Work required ▸
In the forum thread about keeping next actions on paper, how many folders does tim99 sometimes sort the action-item sheets into?

Text to read ▸

-------

During each day I write down action items on a Jr Pad that later I tear out the sheets and shuffle them into my stack sheets of paper. On my weekly review I throwaway items that are done or no longer important, and shuffle the stack into a new order of importance.

I switch back and forth between a plain stack of paper, and putting these sheets into a series of 10 folders that are:

Monday
Tuesday
Wednesday
Thursday
Friday
Saturday
Sunday
Next Week
Future
Someday

How do you do your plain paper stack of NAs? If you have 150 action items, do you have a stack of 150 sheets of paper or 150 index cards, and you just pull out the stack and do the top item? Or the top item based on the context that you define? Note in the example above that I am not doing context. How are you doing context? Maybe you put your action item sheets or cards into separate folders for context. If you are at your phone or at your computer you take out a different folder of sheets of paper or index cards.

I am not sure if I missed something in the book...but this is not clicking for me. The book and the CD seems to be detailed on the very first capture of information, but weak on the maintenance of the system.

Please let me know what you are doing or where this is discussed in clear detail here or elsewhere on the net.

Thank you!

tim99.
 
Maybe this would be better:

____________________________
____________________________
___CONTEXT__________________
_____CUSTOMER_______________
_______PROJECT______________
_________ACTION ITEM________
____________________________
____________________________
____________________________
____________________________
____________________________
____________________________
____________________________
____________________________
____________________________
 
I'm an electronic user, but if i was paper based it would be

_____CUSTOMER_______________
_______PROJECT______________
_________ACTION ITEM___CONTEXT

and then group the cards/pages with the same context together.

Regards
eowyn
 
Or like this:

____________________________
____________________________
____________________________
_____CUSTOMER_______________
_______PROJECT______________
_________ACTION ITEM________
___________CONTEXT__________
____________________________
____________________________
____________________________
____________________________
____________________________
____________________________
____________________________
____________________________


So then if you used separators or folders or piles, you would separate out based on context, and if you where @office you would take that stack of NAs and start at the top one without sifting through and without thinking about it because the order was established at the weekly review?

tim99.
 
If I used paper, I would use index cards, separated by context. Then I could look at all the cards in a given context at once in order to decide what to do.

I actually use a combination system, in which I print a one page list, sorted by context.

Katherine
 
I do NOT keep a separate sheet for each project, or NA, as that seemed like a terribly ineffective way of scanning my NAs for what to do next, compared to just looking through the list items on a single sheet for the context I'm in.

Basically, I keep a list of projects on one piece of paper (actually two as I separate projects into Home / Work), then I have lists of Next Actions on other papers (marked with the context in the upper right/left corner of the page).

The project support material has, beside any other useful information, one page with a project outline and the actions needed to complete it (at least that I know of so far). Here's where I get the Next Actions from, that go on the NA lists.

-------

Information provided ▸

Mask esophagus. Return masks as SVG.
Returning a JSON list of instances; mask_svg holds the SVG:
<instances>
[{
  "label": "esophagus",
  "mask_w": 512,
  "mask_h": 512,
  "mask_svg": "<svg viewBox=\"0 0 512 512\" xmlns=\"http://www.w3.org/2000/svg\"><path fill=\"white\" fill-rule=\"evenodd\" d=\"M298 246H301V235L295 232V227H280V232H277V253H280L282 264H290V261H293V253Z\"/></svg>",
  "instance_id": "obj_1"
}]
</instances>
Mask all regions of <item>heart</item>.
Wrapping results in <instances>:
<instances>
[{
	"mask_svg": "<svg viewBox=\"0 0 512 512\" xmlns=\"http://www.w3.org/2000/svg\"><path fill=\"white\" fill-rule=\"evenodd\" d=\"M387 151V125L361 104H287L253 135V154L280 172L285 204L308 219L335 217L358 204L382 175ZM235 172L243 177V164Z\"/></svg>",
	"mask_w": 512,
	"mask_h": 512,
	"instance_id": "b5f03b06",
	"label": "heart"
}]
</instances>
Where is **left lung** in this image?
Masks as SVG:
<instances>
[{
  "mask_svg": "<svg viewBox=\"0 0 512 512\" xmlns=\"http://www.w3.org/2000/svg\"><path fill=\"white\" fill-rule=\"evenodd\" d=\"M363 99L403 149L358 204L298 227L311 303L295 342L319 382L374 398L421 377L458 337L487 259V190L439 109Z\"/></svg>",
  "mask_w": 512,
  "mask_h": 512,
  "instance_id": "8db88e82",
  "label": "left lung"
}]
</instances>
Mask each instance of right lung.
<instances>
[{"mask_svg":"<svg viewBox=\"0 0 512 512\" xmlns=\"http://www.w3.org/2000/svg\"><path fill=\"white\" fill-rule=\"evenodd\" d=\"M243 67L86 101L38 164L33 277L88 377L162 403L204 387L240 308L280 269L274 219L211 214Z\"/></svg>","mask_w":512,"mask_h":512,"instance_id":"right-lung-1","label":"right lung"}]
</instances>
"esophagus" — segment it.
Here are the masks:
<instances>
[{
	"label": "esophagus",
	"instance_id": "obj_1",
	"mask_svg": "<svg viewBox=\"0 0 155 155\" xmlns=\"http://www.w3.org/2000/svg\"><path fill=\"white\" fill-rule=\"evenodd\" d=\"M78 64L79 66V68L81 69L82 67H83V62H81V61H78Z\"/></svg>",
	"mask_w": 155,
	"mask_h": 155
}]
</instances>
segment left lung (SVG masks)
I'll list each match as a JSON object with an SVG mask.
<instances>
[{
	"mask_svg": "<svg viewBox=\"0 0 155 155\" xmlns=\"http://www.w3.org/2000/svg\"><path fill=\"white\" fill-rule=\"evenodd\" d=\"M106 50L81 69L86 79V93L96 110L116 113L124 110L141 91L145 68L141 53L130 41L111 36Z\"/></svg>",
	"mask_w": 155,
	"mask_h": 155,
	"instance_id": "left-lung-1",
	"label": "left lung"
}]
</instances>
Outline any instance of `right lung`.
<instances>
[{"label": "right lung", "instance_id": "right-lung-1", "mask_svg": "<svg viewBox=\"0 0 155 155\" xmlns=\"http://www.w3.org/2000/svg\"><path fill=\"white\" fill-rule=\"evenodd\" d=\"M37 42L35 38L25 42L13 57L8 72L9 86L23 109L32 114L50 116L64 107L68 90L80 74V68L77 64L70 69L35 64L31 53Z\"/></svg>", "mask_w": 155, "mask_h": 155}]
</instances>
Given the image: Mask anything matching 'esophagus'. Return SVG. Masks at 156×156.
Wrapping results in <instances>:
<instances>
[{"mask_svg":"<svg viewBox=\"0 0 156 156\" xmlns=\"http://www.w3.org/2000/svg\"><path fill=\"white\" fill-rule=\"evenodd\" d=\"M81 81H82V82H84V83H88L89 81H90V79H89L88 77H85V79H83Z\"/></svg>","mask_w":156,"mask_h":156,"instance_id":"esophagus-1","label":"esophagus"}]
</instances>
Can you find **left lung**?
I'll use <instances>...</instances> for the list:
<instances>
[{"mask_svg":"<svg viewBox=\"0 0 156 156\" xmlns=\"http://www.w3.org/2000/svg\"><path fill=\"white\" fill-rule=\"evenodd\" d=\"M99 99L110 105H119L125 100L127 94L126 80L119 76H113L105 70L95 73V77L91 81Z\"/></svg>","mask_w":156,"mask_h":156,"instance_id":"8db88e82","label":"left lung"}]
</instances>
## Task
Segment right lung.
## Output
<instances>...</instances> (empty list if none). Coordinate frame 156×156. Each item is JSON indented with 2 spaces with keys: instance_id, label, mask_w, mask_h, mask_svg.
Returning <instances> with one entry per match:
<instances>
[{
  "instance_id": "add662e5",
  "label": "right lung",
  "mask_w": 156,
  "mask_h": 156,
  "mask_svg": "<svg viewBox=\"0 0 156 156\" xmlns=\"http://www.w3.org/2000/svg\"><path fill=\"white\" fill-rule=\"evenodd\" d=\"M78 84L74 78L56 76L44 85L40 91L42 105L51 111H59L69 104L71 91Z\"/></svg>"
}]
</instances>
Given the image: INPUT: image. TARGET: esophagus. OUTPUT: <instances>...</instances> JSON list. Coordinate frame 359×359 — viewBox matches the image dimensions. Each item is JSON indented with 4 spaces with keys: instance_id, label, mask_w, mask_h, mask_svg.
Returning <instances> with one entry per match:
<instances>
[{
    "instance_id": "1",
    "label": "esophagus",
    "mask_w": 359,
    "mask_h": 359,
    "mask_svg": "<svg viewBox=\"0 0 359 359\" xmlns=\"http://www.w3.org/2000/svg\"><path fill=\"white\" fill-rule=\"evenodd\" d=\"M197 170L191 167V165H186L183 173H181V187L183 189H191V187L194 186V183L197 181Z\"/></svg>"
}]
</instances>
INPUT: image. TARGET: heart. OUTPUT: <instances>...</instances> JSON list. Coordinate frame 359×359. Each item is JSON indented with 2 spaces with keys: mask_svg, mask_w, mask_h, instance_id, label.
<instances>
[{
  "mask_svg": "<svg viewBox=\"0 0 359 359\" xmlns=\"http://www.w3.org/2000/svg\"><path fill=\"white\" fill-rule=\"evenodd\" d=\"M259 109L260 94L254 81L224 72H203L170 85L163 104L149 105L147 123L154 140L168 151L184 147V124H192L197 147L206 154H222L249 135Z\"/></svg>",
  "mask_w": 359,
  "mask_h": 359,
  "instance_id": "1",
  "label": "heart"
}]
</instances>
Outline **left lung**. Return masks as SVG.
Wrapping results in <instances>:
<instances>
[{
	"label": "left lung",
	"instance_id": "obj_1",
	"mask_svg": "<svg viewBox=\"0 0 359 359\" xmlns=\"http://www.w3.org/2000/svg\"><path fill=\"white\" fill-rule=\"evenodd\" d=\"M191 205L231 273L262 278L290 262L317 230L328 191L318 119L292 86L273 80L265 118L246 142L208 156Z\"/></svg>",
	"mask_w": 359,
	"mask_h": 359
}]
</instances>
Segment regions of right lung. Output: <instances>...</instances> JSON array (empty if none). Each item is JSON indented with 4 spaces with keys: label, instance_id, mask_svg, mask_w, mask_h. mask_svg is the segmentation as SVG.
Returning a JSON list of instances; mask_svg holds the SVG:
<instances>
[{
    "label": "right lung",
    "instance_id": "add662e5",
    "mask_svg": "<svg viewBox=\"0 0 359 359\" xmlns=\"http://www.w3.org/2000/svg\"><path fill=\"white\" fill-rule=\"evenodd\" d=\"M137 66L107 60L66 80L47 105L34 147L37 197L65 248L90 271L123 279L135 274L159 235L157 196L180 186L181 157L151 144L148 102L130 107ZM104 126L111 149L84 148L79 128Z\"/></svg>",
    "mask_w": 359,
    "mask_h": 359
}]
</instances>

-------

Answer below ▸
Ten folders: Monday through Sunday, Next Week, Future, and Someday.